Bruce Beresford is one of Australia’s most successful film directors. Among his more widely known movies are Breaker Morant and Driving Miss Daisy. But one of the most difficult films he has ever made was Black Robe. It told the story of French Jesuit missionaries working among the Indians of Quebec.

The bitterly cold winter weather of Saguenay-Lac St Jean created a logistics nightmare.

But Beresferd’s greatest challenge was not the weather nor accuracy of historical portrayal. It was in making the priest’s missionary obsession believable to film-goers today. According to Beresferd: “He had an obsession with getting people into heaven.

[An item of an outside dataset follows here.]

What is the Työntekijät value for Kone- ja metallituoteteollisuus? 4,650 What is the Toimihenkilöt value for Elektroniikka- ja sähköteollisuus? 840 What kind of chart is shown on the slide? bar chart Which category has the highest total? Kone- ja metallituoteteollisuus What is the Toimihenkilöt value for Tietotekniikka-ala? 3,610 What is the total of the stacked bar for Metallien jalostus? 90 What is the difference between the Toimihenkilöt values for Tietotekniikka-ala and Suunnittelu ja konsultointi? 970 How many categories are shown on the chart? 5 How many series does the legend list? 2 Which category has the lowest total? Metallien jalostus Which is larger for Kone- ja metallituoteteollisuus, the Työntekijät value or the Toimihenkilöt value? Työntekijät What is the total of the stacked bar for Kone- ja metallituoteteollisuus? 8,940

This is a concept few people these days take seriously. My job was to convince an audience that this is important.”

 

Source: interview with Beresferd at signis.net

An Ideal for Which I Am Prepared to Die

Nelson Mandela is an iconic figure. Now regarded as one of the world’s great statesmen, he spent decades in prison for his stance against apartheid. He was sentenced in the Rivonia treason trial of 1964. Facing the death sentence he made this statement to the Court:

“I have fought against white domination, and I have fought against black domination. I have cherished the ideal of a democratic and free society in which all persons live together in harmony and with equal opportunities. It is an ideal which I hope to live for and to achieve. But if need be, it is an ideal for which I am prepared to die.”